■ Assignment: Read the lines below, and copy any that contain the string "images".

■ Input data:
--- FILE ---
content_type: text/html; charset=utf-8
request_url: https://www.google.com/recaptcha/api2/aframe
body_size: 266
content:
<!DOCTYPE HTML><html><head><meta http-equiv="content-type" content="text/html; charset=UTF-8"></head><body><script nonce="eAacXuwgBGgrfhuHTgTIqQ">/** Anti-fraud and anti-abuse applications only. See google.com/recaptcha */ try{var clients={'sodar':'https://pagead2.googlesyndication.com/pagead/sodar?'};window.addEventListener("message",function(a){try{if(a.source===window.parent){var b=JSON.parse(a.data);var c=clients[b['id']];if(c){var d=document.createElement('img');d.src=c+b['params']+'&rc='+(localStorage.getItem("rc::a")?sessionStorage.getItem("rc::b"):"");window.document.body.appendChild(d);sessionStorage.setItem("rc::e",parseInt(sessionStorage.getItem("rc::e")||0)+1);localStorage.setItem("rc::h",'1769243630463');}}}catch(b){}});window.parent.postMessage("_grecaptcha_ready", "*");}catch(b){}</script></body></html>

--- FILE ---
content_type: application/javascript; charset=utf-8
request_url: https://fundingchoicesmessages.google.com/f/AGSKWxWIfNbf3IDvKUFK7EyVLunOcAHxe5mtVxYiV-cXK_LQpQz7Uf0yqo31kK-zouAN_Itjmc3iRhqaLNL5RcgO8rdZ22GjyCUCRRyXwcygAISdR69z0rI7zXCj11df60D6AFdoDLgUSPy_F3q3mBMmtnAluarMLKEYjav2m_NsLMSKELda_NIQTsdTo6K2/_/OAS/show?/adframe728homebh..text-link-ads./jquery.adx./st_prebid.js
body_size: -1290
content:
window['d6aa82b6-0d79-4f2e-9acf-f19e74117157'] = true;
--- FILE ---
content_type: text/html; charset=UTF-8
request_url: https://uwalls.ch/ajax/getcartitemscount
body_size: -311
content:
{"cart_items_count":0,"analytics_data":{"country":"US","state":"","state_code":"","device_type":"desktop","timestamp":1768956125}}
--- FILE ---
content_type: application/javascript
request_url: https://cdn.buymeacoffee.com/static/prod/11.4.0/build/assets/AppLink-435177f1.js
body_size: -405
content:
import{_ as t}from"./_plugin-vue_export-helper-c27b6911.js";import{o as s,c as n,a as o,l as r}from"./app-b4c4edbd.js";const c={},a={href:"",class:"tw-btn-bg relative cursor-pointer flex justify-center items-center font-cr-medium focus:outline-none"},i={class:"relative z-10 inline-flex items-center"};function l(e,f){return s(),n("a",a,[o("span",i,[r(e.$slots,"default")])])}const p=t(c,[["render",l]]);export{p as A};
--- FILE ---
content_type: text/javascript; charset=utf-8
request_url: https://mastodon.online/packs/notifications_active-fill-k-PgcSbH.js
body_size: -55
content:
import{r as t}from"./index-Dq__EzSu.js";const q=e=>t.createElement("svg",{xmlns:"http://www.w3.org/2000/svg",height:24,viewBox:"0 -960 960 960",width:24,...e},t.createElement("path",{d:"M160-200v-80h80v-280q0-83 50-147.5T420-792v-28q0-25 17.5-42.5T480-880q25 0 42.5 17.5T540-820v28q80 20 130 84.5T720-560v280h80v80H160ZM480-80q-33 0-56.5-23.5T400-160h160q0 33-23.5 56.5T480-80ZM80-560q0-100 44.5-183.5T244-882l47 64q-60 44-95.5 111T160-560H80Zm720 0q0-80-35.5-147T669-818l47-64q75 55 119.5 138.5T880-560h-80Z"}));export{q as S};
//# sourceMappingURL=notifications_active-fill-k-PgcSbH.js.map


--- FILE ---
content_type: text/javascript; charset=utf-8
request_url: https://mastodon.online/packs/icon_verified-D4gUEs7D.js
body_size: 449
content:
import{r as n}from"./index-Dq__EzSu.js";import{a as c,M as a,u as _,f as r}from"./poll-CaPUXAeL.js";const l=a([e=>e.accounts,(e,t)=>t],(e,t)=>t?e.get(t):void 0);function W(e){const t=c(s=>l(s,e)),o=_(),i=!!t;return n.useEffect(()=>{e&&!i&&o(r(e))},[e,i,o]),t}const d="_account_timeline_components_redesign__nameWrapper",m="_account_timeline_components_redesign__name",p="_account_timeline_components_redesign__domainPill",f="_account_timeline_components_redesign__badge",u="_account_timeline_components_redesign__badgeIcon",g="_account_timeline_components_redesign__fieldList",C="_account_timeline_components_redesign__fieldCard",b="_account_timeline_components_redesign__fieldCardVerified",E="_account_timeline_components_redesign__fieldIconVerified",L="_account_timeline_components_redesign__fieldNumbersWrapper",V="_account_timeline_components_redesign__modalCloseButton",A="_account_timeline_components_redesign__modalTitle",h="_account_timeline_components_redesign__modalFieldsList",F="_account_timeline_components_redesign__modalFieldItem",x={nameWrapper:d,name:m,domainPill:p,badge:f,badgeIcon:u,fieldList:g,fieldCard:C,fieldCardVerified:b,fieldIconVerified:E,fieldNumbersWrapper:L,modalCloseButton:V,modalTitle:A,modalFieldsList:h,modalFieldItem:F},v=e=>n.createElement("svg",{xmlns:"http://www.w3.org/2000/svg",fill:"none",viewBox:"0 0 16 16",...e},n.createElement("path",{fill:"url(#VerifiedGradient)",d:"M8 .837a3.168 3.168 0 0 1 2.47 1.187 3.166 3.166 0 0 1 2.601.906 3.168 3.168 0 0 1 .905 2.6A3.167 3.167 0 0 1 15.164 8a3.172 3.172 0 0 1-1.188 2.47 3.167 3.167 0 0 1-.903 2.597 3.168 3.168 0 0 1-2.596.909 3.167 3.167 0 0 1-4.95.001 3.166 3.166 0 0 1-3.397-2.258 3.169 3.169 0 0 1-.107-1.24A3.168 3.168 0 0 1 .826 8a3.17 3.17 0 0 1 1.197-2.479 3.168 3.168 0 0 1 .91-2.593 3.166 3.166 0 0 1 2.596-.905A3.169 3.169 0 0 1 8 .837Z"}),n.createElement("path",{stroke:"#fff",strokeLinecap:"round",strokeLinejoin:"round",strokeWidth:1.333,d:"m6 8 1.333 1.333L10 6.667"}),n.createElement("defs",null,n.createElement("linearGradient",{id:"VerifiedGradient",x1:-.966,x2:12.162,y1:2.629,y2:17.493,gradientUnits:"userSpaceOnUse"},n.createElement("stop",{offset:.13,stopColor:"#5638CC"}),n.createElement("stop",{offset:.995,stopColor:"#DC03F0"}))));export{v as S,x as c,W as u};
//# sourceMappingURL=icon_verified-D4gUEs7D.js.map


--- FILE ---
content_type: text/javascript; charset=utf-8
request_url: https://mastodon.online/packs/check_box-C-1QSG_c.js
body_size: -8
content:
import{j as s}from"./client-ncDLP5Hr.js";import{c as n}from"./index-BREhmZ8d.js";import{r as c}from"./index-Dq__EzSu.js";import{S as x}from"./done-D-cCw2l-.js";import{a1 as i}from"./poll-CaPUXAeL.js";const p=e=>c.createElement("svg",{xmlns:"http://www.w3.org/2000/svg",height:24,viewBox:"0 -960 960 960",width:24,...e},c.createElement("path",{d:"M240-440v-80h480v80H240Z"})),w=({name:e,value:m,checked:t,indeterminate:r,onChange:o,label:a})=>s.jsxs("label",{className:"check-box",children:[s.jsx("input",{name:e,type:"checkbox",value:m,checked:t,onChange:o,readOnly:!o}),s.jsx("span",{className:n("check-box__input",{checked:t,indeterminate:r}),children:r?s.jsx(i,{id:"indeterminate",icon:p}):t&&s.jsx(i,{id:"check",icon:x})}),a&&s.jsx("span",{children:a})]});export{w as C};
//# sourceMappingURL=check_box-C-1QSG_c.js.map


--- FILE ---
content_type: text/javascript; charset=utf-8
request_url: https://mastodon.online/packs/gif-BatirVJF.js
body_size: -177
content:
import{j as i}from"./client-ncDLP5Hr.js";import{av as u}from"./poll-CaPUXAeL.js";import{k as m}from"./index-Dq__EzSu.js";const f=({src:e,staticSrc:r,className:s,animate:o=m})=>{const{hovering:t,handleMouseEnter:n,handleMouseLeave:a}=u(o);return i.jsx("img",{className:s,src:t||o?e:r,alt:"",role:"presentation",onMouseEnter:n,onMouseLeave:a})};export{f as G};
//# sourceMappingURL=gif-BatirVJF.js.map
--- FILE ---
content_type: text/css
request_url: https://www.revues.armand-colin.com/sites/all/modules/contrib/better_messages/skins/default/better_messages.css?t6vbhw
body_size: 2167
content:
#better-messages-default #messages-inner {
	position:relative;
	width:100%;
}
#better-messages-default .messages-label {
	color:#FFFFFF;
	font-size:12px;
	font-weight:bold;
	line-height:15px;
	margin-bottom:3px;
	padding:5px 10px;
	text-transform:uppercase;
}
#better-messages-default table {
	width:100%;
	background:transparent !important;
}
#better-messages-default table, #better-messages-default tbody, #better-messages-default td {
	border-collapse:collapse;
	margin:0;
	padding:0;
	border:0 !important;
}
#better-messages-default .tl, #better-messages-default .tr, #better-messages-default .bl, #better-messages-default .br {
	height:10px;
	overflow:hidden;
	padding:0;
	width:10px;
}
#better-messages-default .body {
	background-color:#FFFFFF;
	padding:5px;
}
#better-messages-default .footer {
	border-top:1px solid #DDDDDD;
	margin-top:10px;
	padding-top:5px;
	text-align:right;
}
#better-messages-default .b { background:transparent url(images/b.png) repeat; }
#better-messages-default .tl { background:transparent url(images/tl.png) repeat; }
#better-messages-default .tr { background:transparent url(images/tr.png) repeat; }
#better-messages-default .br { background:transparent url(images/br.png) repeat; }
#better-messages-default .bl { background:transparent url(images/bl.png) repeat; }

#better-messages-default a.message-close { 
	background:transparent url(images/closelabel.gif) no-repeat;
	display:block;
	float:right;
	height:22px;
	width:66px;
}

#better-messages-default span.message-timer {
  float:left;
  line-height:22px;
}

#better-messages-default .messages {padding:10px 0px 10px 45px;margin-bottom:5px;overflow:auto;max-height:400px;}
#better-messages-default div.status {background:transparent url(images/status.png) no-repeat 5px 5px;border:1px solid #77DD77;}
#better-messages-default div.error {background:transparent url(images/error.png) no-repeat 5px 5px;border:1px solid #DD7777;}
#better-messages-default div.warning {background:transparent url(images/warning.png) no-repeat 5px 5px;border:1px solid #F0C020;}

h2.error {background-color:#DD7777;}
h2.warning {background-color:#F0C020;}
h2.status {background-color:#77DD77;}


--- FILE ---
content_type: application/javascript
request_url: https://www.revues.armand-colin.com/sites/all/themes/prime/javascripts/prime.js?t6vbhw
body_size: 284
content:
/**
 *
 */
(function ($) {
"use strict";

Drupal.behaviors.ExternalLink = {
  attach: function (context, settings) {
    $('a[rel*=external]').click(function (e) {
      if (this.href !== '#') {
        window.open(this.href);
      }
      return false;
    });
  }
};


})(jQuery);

■ Result for this exercise:
#better-messages-default .b { background:transparent url(images/b.png) repeat; }
#better-messages-default .tl { background:transparent url(images/tl.png) repeat; }
#better-messages-default .tr { background:transparent url(images/tr.png) repeat; }
#better-messages-default .br { background:transparent url(images/br.png) repeat; }
#better-messages-default .bl { background:transparent url(images/bl.png) repeat; }
	background:transparent url(images/closelabel.gif) no-repeat;
#better-messages-default div.status {background:transparent url(images/status.png) no-repeat 5px 5px;border:1px solid #77DD77;}
#better-messages-default div.error {background:transparent url(images/error.png) no-repeat 5px 5px;border:1px solid #DD7777;}
#better-messages-default div.warning {background:transparent url(images/warning.png) no-repeat 5px 5px;border:1px solid #F0C020;}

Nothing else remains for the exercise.